When we think of lawfare these days, Donald Trump and his allies come to mind.
With good reason, of course. Lawfare as a political strategy was refined into a political art form in order to hogtie Trump’s administration and destroy Trump’s political career (not to mention take his and others’ freedom).
But lawfare has been a tool of the left for decades, more often used to stall progress, hamstring the economy, and freeze the status quo to satisfy some constituency or another.
Having been born in 1964, the first big case of lawfare I remember was the use of the “endangered snail darter” to stop the building of the Tellico Dam by the Tennessee Valley Authority.
In the annals of environmental law, no creature is more famous than the Snail Darter, the endangered species that showdown completion of the Tellico Dam in the 1970s. Now, it appears that the species may turn out to be as mythical as a unicorn. https://t.co/8uxpgAqdBR
— Jonathan Turley (@JonathanTurley) January 9, 2025
As with all such construction projects, the Tellico Dam was controversial. A lot of people didn’t want it built, but they had few tools to stop it. Political support for its construction was substantial–Congress eventually passed a law specifically to enable its construction. However, the opposition found a new tool in their toolbox with the passage of the Environmental Protection Act.
Conveniently, during its construction, a local zoologist “discovered” a new species of darter fish, which he dubbed the “Snail Darter,” which the EPA rapidly declared a protected species.

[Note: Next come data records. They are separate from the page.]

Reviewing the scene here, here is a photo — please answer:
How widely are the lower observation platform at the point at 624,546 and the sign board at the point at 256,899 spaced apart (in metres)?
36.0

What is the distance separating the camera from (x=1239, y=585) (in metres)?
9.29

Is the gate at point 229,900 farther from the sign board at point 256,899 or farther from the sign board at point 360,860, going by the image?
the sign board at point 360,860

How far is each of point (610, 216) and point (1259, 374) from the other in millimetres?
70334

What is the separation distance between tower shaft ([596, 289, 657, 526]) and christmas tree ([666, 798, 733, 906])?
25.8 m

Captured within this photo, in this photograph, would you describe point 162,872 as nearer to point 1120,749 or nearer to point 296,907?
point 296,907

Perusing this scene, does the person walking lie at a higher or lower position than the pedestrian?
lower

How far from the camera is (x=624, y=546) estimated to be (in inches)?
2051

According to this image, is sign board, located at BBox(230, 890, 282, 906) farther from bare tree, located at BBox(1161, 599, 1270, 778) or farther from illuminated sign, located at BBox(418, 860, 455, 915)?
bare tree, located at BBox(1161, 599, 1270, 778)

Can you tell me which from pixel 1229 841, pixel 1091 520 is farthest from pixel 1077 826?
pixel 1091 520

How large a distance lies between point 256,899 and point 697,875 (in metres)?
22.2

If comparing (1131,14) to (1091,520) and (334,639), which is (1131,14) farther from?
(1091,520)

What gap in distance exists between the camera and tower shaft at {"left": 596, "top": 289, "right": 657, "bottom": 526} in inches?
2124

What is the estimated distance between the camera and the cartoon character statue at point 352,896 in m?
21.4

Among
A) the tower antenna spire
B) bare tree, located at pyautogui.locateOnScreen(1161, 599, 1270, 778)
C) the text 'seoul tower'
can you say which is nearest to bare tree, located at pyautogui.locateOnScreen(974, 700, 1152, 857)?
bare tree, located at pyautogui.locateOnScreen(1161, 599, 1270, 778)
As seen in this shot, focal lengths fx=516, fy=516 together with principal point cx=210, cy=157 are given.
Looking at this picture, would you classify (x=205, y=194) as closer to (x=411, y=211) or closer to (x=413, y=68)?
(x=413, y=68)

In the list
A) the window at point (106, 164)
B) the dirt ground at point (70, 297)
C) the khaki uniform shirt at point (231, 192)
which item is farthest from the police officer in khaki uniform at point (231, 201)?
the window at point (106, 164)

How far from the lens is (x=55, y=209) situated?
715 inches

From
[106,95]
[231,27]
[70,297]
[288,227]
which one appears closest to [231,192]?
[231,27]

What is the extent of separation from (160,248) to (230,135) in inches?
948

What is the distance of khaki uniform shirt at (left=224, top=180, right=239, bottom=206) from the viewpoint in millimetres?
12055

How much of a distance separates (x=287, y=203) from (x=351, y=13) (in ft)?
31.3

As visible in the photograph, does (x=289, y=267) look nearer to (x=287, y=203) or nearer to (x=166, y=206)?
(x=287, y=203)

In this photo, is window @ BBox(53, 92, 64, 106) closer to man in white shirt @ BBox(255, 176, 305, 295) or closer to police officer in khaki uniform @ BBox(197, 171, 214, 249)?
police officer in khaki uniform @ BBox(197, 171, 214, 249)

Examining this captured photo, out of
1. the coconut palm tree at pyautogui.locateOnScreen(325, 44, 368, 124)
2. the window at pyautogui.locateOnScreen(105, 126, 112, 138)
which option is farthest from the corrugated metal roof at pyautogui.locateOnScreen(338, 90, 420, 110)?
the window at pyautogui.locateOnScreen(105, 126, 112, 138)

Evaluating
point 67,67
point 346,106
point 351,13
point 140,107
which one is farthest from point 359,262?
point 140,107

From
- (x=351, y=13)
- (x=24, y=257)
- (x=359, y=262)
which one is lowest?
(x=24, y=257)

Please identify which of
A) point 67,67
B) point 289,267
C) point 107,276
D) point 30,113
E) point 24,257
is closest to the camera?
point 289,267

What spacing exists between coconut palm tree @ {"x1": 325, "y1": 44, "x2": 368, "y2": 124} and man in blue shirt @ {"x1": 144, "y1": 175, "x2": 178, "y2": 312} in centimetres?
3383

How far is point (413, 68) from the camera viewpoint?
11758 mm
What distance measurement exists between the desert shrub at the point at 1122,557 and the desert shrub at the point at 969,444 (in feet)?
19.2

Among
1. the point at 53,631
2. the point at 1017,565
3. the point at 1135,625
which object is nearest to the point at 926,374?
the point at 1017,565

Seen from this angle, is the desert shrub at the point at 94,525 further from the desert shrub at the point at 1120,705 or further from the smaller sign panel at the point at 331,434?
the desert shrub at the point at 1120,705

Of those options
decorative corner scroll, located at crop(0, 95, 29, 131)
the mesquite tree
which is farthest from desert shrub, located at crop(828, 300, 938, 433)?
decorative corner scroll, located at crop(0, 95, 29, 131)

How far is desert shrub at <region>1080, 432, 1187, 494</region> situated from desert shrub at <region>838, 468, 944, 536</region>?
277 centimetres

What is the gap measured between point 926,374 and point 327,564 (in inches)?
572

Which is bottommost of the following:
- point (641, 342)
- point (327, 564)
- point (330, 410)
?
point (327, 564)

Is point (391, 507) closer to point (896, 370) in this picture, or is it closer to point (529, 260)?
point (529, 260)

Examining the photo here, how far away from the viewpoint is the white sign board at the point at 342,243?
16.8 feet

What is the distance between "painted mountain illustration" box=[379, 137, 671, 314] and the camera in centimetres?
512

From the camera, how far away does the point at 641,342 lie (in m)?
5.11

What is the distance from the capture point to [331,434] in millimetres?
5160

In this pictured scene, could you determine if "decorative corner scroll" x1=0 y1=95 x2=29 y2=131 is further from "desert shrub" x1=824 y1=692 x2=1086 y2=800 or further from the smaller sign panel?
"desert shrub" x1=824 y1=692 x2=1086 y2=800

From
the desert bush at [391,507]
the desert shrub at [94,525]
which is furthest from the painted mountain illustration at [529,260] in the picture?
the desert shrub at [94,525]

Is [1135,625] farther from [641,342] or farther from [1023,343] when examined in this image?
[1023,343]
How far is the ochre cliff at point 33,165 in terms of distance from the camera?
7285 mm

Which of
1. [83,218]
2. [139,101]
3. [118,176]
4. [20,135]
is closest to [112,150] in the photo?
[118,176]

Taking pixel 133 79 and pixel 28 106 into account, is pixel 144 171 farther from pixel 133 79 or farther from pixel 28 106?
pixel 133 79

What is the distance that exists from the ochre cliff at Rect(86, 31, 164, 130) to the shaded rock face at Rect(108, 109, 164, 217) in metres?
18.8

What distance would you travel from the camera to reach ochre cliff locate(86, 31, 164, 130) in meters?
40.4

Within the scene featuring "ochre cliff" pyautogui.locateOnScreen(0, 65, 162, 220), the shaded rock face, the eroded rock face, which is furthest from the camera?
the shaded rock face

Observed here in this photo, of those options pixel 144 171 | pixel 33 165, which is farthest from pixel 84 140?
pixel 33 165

And voila!, the lawsuits began, and construction of the dam was stalled. The lawsuits went all the way to the Supreme Court, where Justice Berger explained the issue:
Under the ESA, the snail darter was listed as protected and therefore triggered Section 7 of the Act barring federal agencies from undertaking actions that could jeopardize a species’ survival or destroy any of its critical habitat.
In Tennessee Valley Auth. v. Hill, 437 U.S. 153 (1978), Chief Justice Warren Burger noted that the finding of this “previously unknown species of perch” changed everything on a legal level. He added:
“Until recently, the finding of a new species of animal life would hardly generate a cause celebre. This is particularly so in the case of darters, of which there are approximately 130 known species, 8 to 10 of these having been identified only in the last five years. The moving force behind the snail darter’s sudden fame came some four months after its discovery, when the Congress passed the Endangered Species Act of 1973 (Act), 87 Stat. 884, 16 U.S.C. § 1531 et seq. (1976 ed.).”
Congress did eventually pass legislation that allowed the construction to move forward, but the whole fiasco meant increased costs, massive delays, and the ignition of a political firestorm over the Environmental Protection Act. Did it go too far?
Well, certainly, in this case, it did. There is no such thing as a snail darter. It was a convenient fiction.
The Times now quotes Thomas Near, the curator of ichthyology at the Yale Peabody Museum who leads a fish biology lab at the university, that “there is, technically, no snail darter.” Worse yet, it was actually just another member of the eastern population of Percina uranidea, or stargazing darters, which is not considered endangered.
Near and his colleagues have published the results in Current Biology
In other words, years of litigation and millions of dollars were spent on what was a false claim, and the courts accepted the claims hook, line, and sinker.
Think of this as the equivalent of the New York case against Trump, which turned a (if you stretch it) single misdemeanor committed many years ago into 34 felonies through legal maneuvering and facts created out of thin air. The desired result was specified, and a case was built to get that result regardless of whether the facts supported the conclusion.
In the Tellico case, the Darter in question existed; it simply wasn’t special in any way. It was a minor variation of the Darter, of which there are plenty and shouldn’t qualify to be a separate species in the first place. But a standard Darter was legally useless, so a new species was invented through the magic of words.
Sound familiar? That is the standard tactic of the left. Words mean what we say they mean.
As I said, the dam was built anyway, but even this minor variation of the Darter was never in danger.
Roughly three years ago, the government declared victory in restoring the snail darter and the Fish and Wildlife Service proposed removing it from the ESA list of threatened species.
Yes, that’s right: the new species that never was has survived the death and destruction wrought by the building of the dam.
In other words, not one thing about this case was ever true. There was no “Snail Darter,” and even that particular subspecies of Darter did just fine with or without the dam. It was never in danger.
That, my friends, is lawfare in action. Harassment through invention, with government officials colluding to get their way.